Tuesday, April 22, 2014

And life goes on.

So much has happened in life as it marches on from my last post. 

I’m still learning my kinks in the community, and it’s actually helping me to grow emotionally, mentally and soon physically. I’ve been working on handling conflicts and dealing with people who seem like friends who really aren’t. Sometimes it’s painful to the heart but growing within one’s own path. I’ve also been realizing and seeing true friendships and what I value. S said to me the other day surround yourself with people who lift you up not tear you down, this I am holding dear to my heart.

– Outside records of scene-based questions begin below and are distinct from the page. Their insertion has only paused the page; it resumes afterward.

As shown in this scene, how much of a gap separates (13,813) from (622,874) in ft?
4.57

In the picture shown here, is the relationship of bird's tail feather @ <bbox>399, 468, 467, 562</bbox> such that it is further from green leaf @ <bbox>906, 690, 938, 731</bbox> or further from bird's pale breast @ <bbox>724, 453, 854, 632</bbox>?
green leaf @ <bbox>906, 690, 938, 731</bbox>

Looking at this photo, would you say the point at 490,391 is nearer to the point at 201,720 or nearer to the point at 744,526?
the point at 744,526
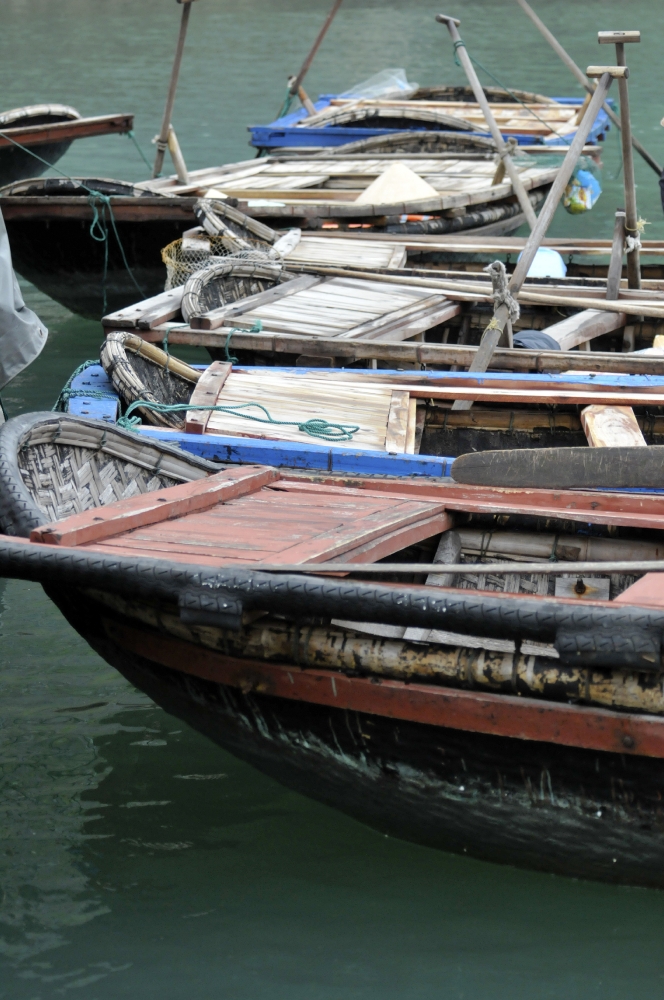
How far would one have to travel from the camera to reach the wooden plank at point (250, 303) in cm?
571

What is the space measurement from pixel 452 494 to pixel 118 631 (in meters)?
1.31

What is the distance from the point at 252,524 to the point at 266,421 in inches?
57.0

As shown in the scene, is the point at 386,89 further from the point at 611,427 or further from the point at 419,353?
the point at 611,427

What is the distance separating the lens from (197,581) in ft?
9.21

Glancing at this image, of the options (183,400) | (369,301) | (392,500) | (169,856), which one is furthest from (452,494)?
(369,301)

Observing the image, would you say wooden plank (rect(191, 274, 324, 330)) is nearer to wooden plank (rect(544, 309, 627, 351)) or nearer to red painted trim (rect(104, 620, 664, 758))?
wooden plank (rect(544, 309, 627, 351))

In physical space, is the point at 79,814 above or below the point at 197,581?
below

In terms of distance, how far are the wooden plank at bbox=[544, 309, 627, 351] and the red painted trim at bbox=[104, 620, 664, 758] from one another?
3216 mm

So what else is new? OHHH  I was really sick, like really sick, PNEUMONIA. I was out of work for a week and then here 2 weeks later still a cough and trying to completely heal. It was the worse feeling ever, and the first time I’ve ever been really sick like that. It made me think of my grandma Ruth and how she had pneumonia and was sick for 2 weeks before anyone in the family knew. I don’t know how she dealt with it and no medicine for so long. I feel terrible when I think about it.

And life will march on and on and on as each day passes. I’m consciously trying to write in you more, I have a ton of half written blogs that I never posted.  *sad face* that I am realizing I need to write more and get things out of my mind and soul.

I’ve been letting my little side out a lot more and am so excited for Weds. I’m having a few little friends over for little’s pride day. We’re going to let our little’s out make a fort, eat with our fingers, watch cartoons and play with Barbie’s. I am so excited about it!!! Learning to make my own circle and self-care for myself is one of the hardest things and even harder when trying to figure out my little’s wants and needs.  



Alas life goes on and so does the path of growth.